** Written task 1 **
Repeat word for word the passage of the article on the Madesimo guest house between "Italian studios ES-arch" and "the guest house.", inclusive.
** Written task 2 **
According to the article on the Madesimo guest house, why did the architects build a stone passageway between the villa and the guest house? Answer in one to three sentences.
** Written task 3 **
Resume the article on the Madesimo guest house, picking up after its final sentence.
##### Selected excerpt #####
Italian studios ES-arch and Consalez Rossi Architetti Associati have added a timber guest house with an angular zinc roof to a villa in the Madesimo ski resort (+ slideshow).
ES-arch and Consalez Rossi Architetti Associati were asked to renovate a large detached villa owned by a Milanese family, and to provide additional accommodation on a portion of the site that borders the neighbouring forest.
The 1960s villa was entirely refurbished and its exterior updated with timber sections and window shutters to match the surrounding properties.
To comply with local planning regulations, any extension had to be connected to the original building so the architects introduced a single-storey stone passageway that crosses the space between the villa and the guest house.
The connecting corridor divides the sloping site into an upper garden section and a paved terrace that can be accessed from both buildings.
The two-bedroom guest house is constructed from precast concrete panels clad in larch and covered with a titanium zinc roof to create a visual connection with the villa.
##### Given entries #####
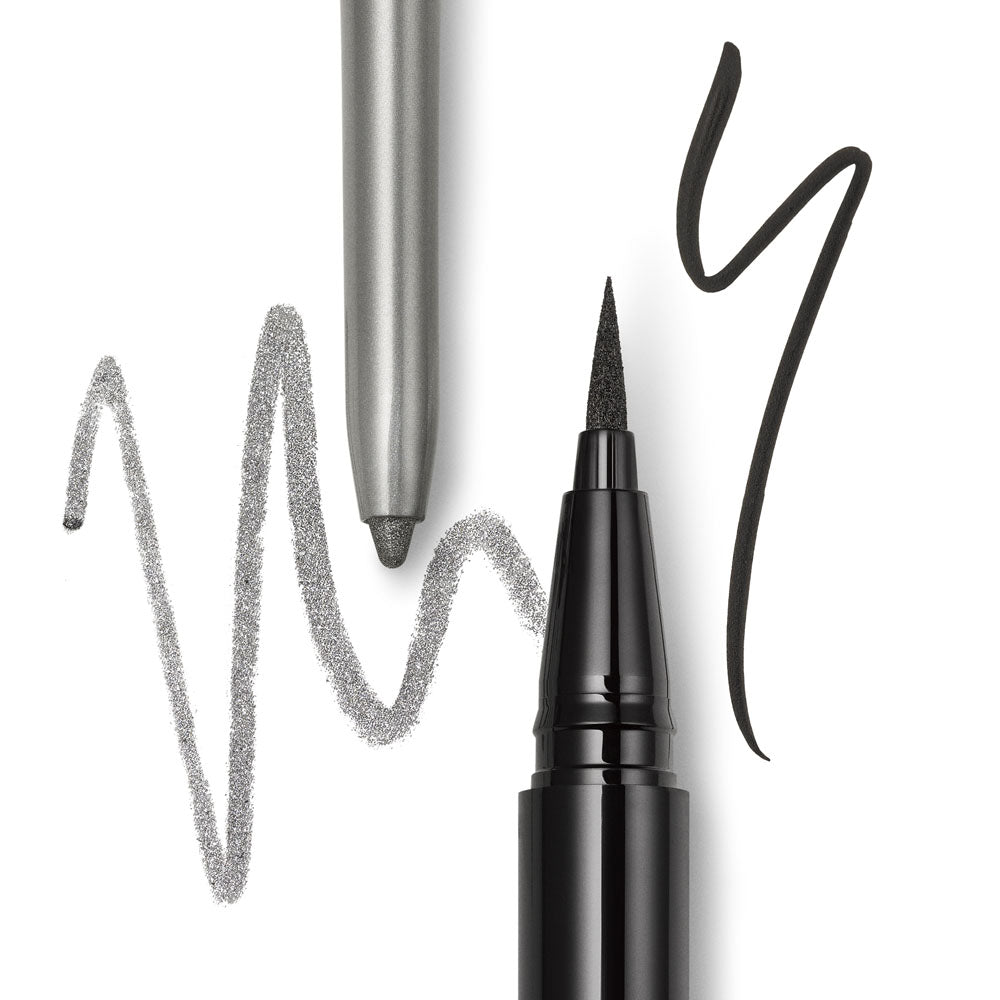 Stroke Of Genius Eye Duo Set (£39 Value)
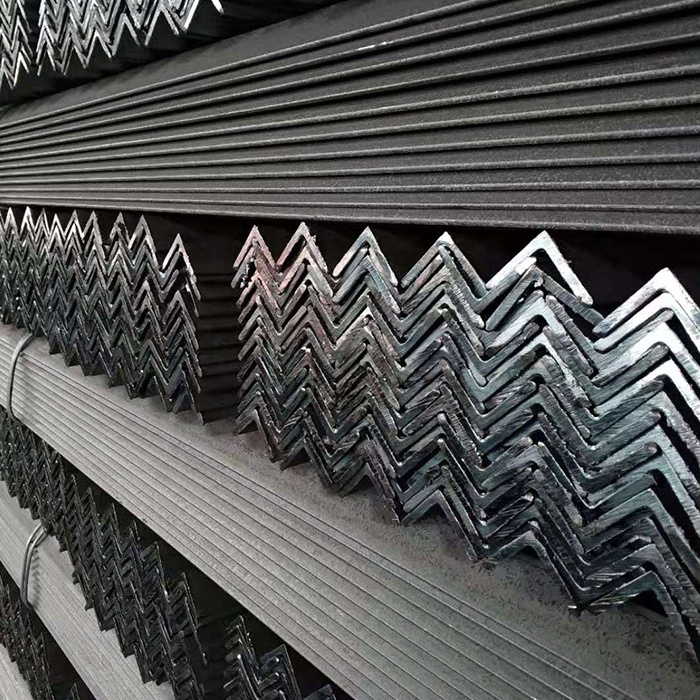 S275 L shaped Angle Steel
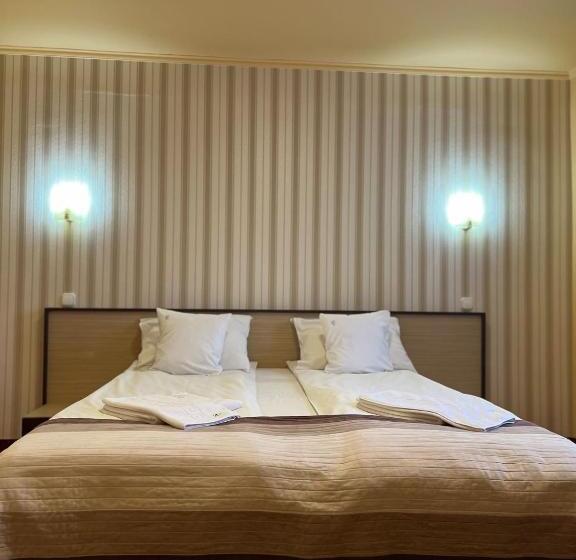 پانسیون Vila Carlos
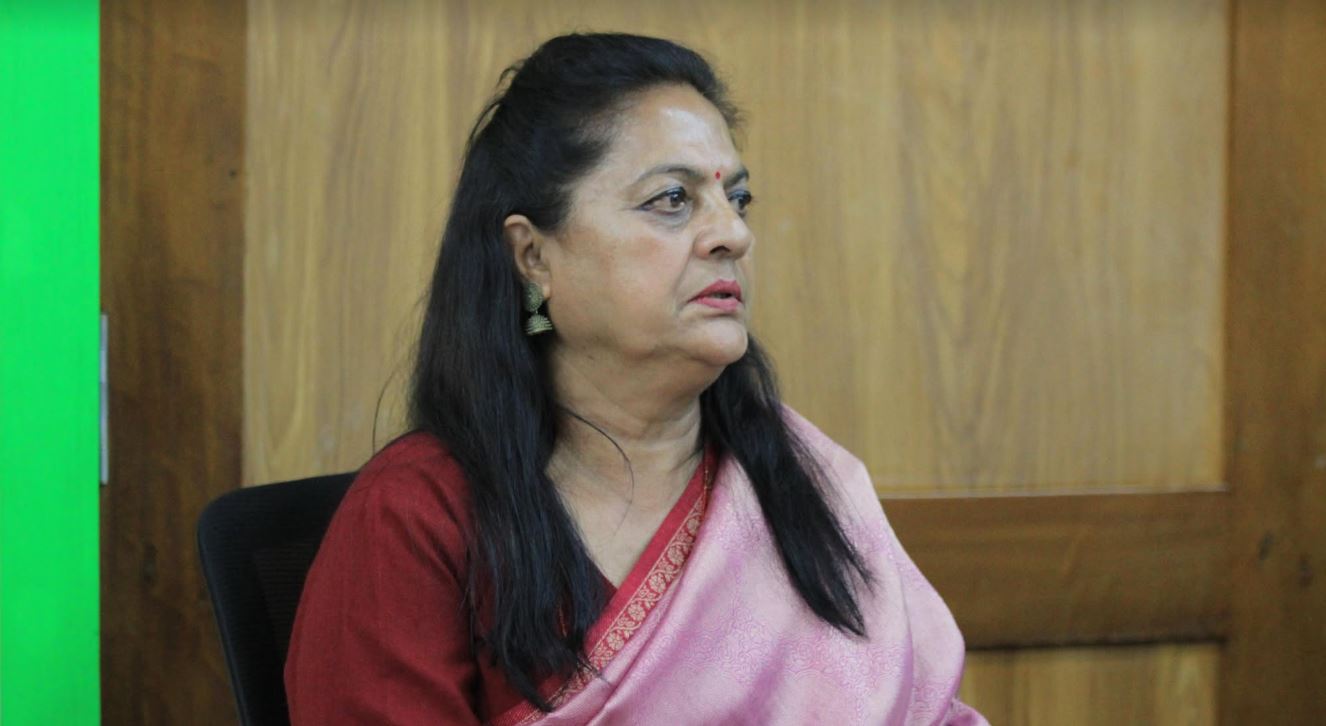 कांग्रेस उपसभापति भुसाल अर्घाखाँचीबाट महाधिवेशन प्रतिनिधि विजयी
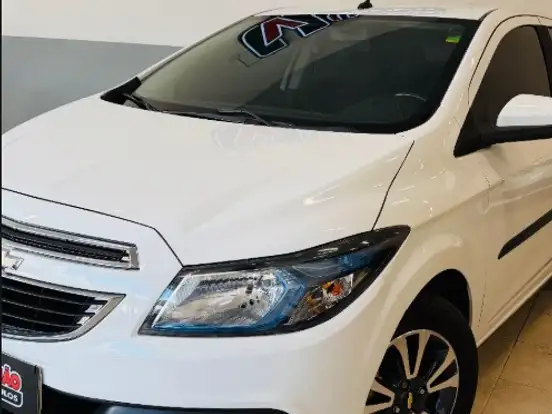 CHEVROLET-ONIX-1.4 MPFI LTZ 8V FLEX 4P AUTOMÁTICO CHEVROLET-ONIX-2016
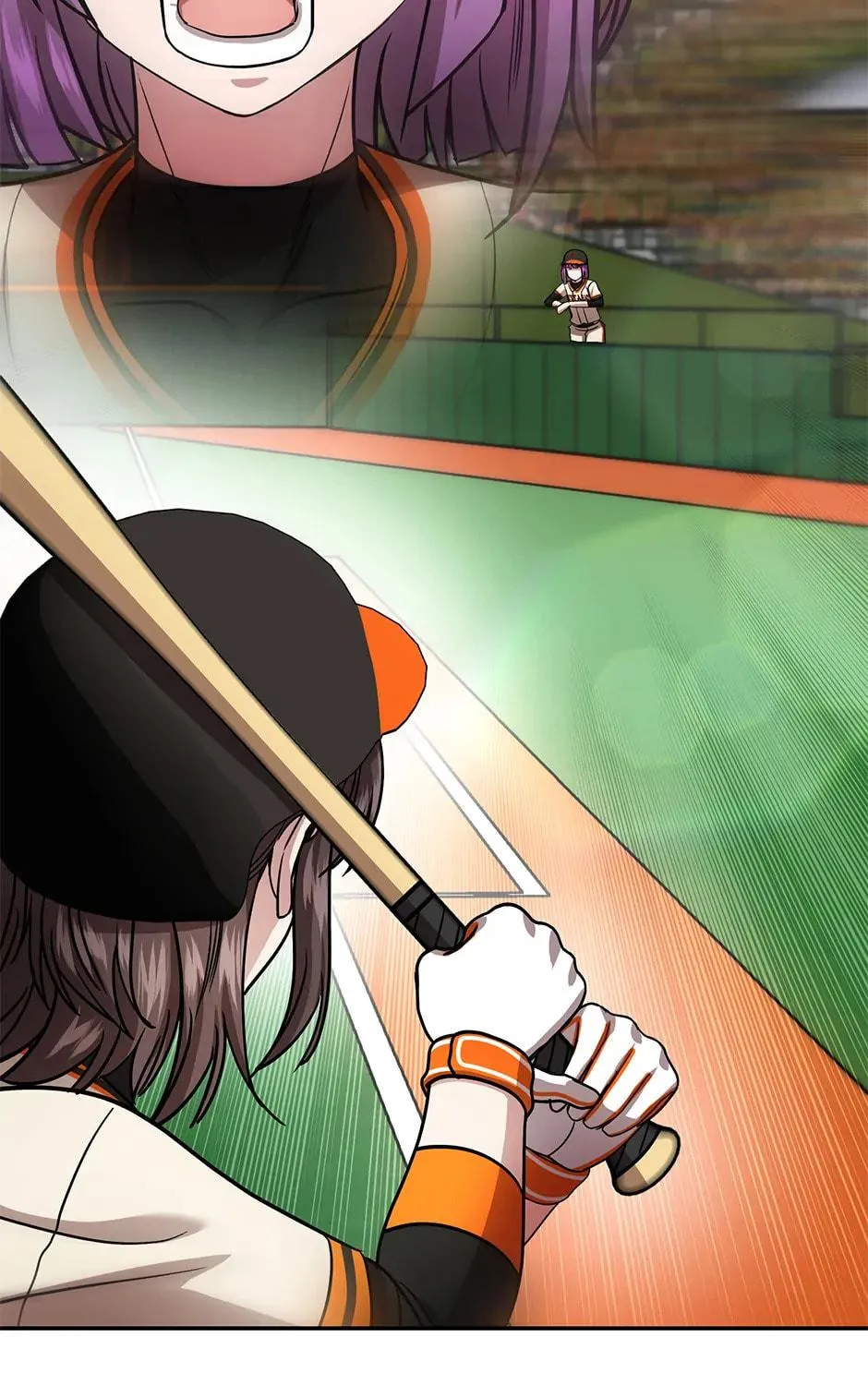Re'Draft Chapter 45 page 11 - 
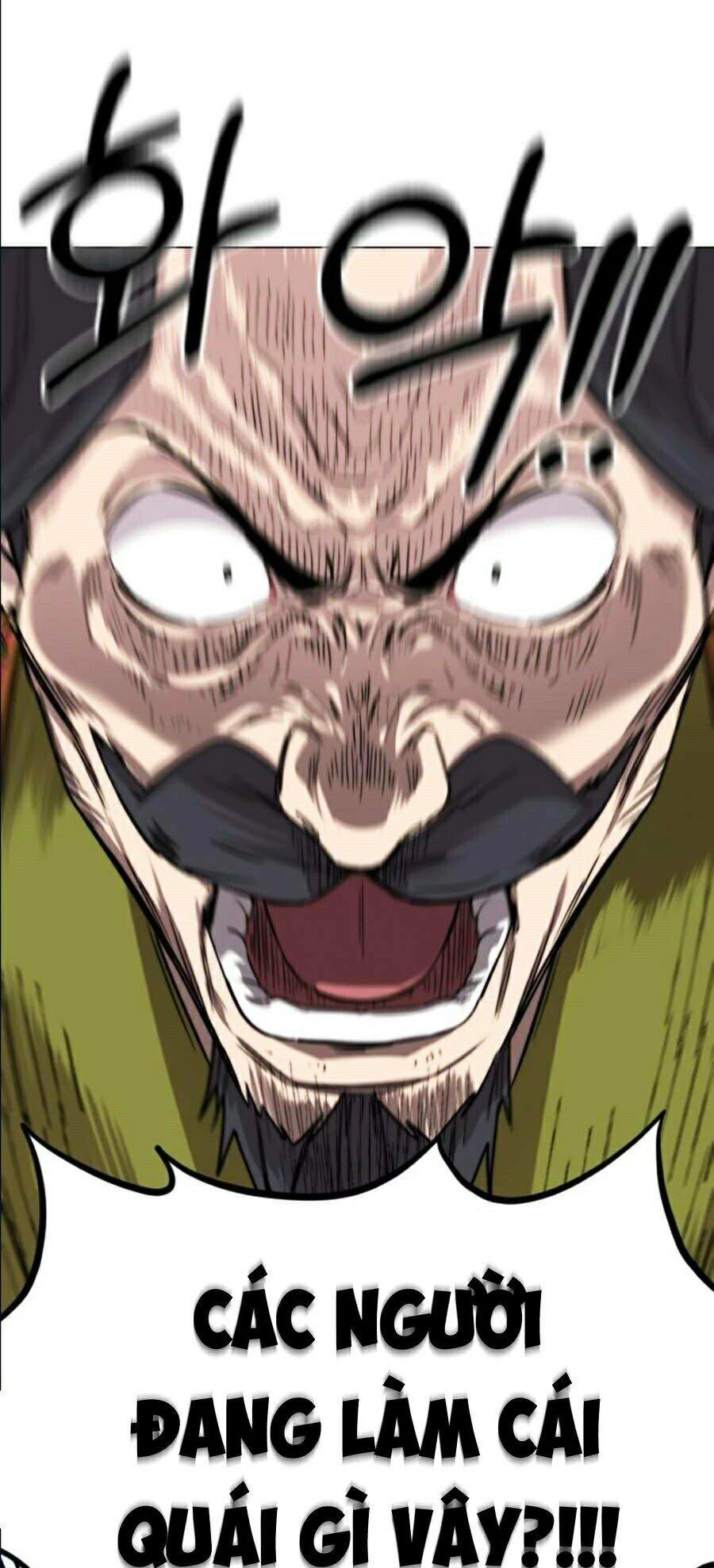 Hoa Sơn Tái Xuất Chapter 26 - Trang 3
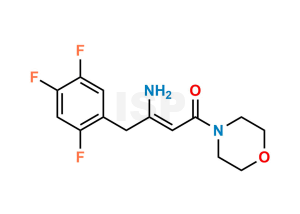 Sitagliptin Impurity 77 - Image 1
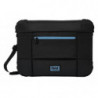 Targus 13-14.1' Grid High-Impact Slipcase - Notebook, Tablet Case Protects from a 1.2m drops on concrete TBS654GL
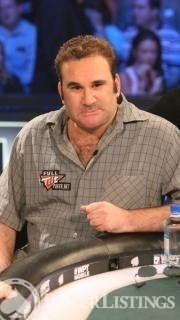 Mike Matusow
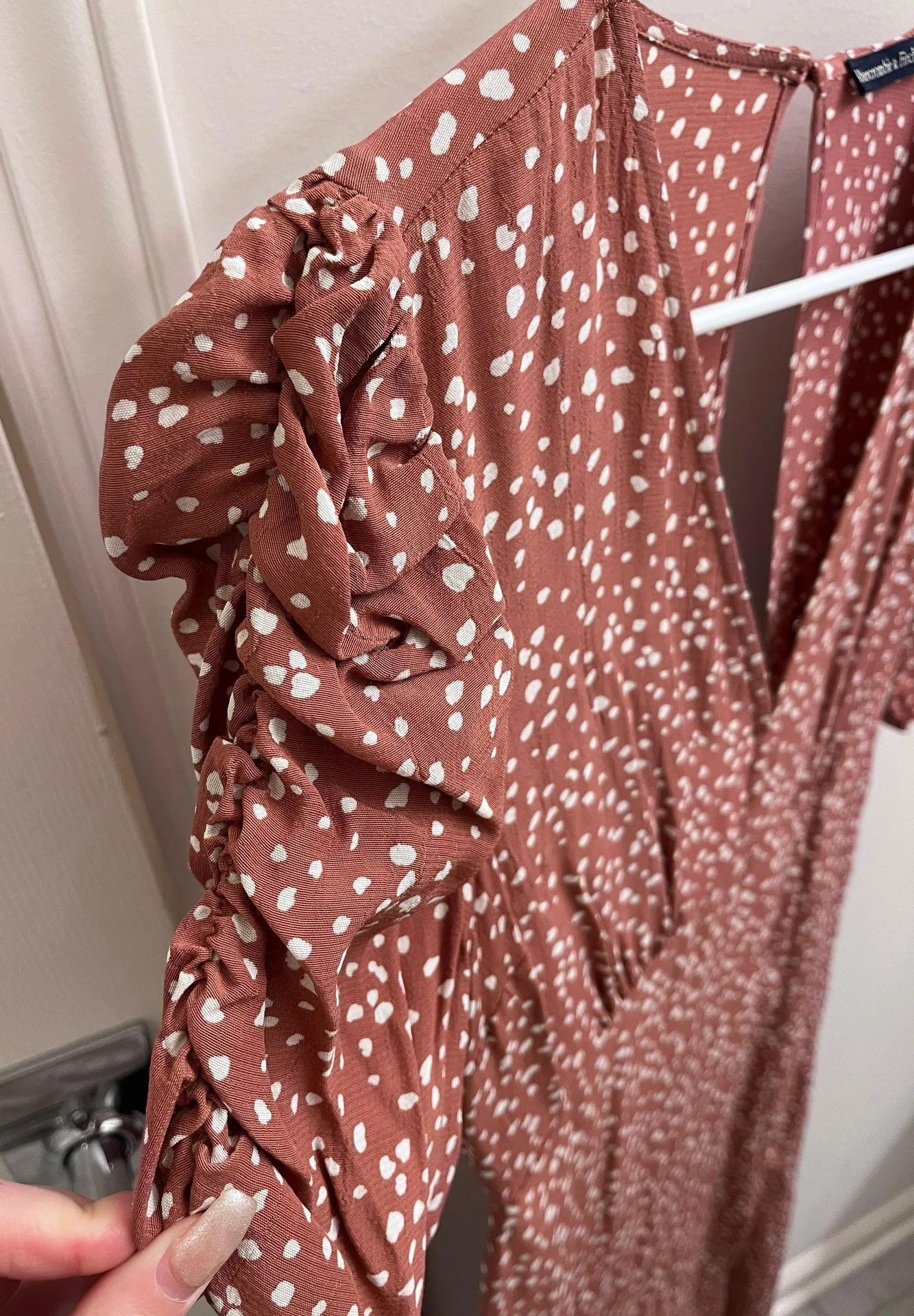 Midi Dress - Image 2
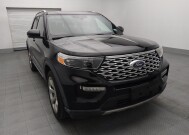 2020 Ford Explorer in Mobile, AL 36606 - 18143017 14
#####
** Your response 1 **
Italian studios ES-arch and Consalez Rossi Architetti Associati have added a timber guest house with an angular zinc roof to a villa in the Madesimo ski resort (+ slideshow).
ES-arch and Consalez Rossi Architetti Associati were asked to renovate a large detached villa owned by a Milanese family, and to provide additional accommodation on a portion of the site that borders the neighbouring forest.
The 1960s villa was entirely refurbished and its exterior updated with timber sections and window shutters to match the surrounding properties.
To comply with local planning regulations, any extension had to be connected to the original building so the architects introduced a single-storey stone passageway that crosses the space between the villa and the guest house.

** Your response 2 **
Local planning regulations required any extension to be connected to the original building. To meet that rule, the architects added a single-storey stone passageway that crosses the space between the villa and the guest house.

** Your response 3 **
Its lopsided profile references the pitched roof elevation of the original building but diverges from this standard typology to lessen its visual presence when viewed from across the valley.
The rear elevation features a more standard gabled form, resulting in a complex roof structure that connects the two ends and extends over a narrow dormer window.
The elevation facing the main house angles outwards from the front facade to increase the internal volume, while the front edge cantilevers from the stone wall to protect the lower storey.
Stone commonly used for house building in the region was specified for the walls of the connecting spaces, while the untreated larch cladding will weather over time and was chosen to help the property blend in with the forest behind.
Inside the guest house, the unusual shape of the roof results in a faceted timber-beam ceiling in the top floor bedroom and an angular convergence of walls and ceiling in the staircase that rises up one corner of the building.
A light and neutral palette has been applied to the interior, including white fitted cabinetry and kitchen units, while large picture windows frame views of the surrounding landscape.
Photography is by Marcello Mariana.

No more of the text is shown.